In the social sphere of impacts, we focus on a pricing model that drives more capital into the hands of farmers than conventional markets, thus providing alternative pathways and market access to sell their crop.

Going beyond Fair-Trade Prices

A Fair-Trade certified pricing model guarantees a minimum price for coffee in relation to a farmer’s cost inputs, as well as a differential against an unsustainable commodity market value for a pound of coffee. Our pricing often goes well above the Fair-Trade minimums. We’re rigorous about collecting transaction data to continuously benchmark and evolve our pricing approach against conventional markets. We also want to conduct profitability audits within all our supply chains to guarantee the farmers are earning sustainable prices as they self-define that, as per their personalized margin structures. The visibility and access to data that we have today only guarantees the price we pay for a pound of coffee surpasses average known sustainable cost of production for this pound of coffee by 20 per cent. Using the same metrics for measuring differential of price and cost in a Fair-Trade supply chain, farmers may be earning -10 per cent their costs to produce.

Gender equality

Another area we’re committed to driving positive change is gender equality. We work to empower women and marginalized communities across our global supply chain, starting within our own employment practices, striving to build an inclusive and supportive culture and policies. We uphold a commitment to being a majority women management team and removing traditional barriers for women and marginalized communities to leadership positions via investment in their training and development.

Community support

Overall, the issues in coffee are complex. No one business or NGO can solve them alone, so we’re proud to be allies with organizations and supply partners across the globe, working toward similar goals to amplify our impacts.
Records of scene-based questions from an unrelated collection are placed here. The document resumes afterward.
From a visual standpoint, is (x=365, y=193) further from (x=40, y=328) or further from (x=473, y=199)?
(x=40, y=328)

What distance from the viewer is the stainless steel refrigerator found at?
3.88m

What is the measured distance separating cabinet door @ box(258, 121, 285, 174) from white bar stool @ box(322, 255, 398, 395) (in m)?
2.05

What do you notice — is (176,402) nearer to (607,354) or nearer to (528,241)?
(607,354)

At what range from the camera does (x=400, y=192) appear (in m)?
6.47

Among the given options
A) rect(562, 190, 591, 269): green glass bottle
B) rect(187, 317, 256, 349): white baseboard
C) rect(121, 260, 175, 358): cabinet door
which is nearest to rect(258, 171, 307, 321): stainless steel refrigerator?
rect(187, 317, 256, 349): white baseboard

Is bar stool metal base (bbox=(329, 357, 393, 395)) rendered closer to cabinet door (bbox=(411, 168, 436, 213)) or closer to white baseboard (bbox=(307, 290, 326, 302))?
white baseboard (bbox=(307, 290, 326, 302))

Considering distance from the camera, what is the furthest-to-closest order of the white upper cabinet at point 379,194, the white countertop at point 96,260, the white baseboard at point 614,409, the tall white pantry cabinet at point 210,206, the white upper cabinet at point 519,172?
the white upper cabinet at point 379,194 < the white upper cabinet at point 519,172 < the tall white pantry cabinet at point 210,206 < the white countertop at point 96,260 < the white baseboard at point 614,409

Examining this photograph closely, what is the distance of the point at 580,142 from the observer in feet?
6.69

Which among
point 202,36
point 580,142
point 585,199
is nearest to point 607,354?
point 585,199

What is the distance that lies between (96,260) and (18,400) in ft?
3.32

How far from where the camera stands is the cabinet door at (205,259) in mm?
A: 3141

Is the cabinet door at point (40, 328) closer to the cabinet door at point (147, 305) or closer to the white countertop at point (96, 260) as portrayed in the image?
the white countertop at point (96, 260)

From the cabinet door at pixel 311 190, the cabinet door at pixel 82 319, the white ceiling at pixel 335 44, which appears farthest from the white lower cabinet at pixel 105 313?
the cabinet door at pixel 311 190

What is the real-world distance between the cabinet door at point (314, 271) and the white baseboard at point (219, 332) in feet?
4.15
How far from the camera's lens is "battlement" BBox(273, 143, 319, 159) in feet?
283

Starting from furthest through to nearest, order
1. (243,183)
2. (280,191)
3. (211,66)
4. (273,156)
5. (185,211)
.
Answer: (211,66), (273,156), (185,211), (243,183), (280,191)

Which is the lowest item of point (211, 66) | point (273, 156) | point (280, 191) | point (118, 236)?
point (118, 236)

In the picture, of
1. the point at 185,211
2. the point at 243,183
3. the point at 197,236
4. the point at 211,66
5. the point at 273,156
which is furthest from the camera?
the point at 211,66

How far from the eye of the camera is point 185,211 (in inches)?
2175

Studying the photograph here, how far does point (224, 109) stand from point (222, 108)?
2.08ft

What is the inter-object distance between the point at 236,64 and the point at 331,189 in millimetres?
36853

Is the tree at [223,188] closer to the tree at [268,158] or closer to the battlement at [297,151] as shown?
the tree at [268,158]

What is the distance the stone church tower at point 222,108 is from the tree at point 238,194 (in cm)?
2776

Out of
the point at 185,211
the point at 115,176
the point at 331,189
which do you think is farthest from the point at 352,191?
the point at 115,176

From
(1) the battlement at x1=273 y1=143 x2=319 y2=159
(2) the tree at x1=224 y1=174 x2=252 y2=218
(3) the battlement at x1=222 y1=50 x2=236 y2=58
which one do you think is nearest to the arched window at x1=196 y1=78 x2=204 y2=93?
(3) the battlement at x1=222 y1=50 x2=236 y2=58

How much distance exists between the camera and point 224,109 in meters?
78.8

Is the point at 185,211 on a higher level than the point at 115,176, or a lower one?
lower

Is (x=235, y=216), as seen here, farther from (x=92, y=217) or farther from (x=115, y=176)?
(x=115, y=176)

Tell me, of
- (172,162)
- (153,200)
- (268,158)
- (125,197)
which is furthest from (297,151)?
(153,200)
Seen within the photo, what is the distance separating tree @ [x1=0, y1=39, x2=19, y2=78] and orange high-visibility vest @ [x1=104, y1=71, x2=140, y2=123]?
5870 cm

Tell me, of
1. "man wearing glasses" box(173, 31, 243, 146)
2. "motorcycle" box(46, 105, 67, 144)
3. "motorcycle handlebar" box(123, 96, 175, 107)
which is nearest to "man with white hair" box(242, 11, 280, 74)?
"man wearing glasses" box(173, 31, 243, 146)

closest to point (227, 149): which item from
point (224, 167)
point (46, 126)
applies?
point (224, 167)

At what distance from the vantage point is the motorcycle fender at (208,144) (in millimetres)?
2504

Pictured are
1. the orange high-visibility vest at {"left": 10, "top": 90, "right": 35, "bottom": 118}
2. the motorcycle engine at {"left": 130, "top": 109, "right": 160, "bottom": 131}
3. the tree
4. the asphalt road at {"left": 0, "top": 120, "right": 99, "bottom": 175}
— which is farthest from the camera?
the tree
For example, we support the Specialty Coffee Transaction Guide by donating our pricing data to this project working to empower farmers and buyers to look beyond the unsustainable commodity reference price for coffee.

We’re also annual members of SCA, an organization whose purpose is to support activities aimed at making coffee a more sustainable, equitable and thriving activity for the whole value chain.

Finally, we donate proceeds from every kilogram of coffee sold to World Coffee Research whose mission is to create a toolbox of coffee varieties, genetic resources and accompanying technologies and to disseminate them strategically and collaboratively in producing countries to alleviate constraints to the high-quality coffee supply chain.

We also sponsor and donate to several local and global non-profit organizations doing fantastic work in social justice and environmental sustainability.

Why did Dispatch decide on a subscription model and not go retail?

CD: After establishing the leading craft-coffee brand in Montreal, we set out on a new journey to modernize the century-old home coffee market, from the distribution model to the retail experience and supply chain sustainability.

To position our brand long term, I’m always tracking trends in consumer behaviour and witnessing the disruption of digitization in other retail categories (beauty, apparel, grocery). My research led me to understand the coffee market was very slow in comparison to adopt the Internet. Still today, 95 per cent of coffee sold to home consumers is done through a grocery store and via large commodity brands with questionable supply chain ethics. Here we found an opportunity to apply a convenient subscription-box service that’s been validated in other consumer categories to a product that 80 per cent of North American households drink on a monthly basis. At the same time, we’ve also managed to further our impact goals of displacing commodity brands with our responsible supply chain approach.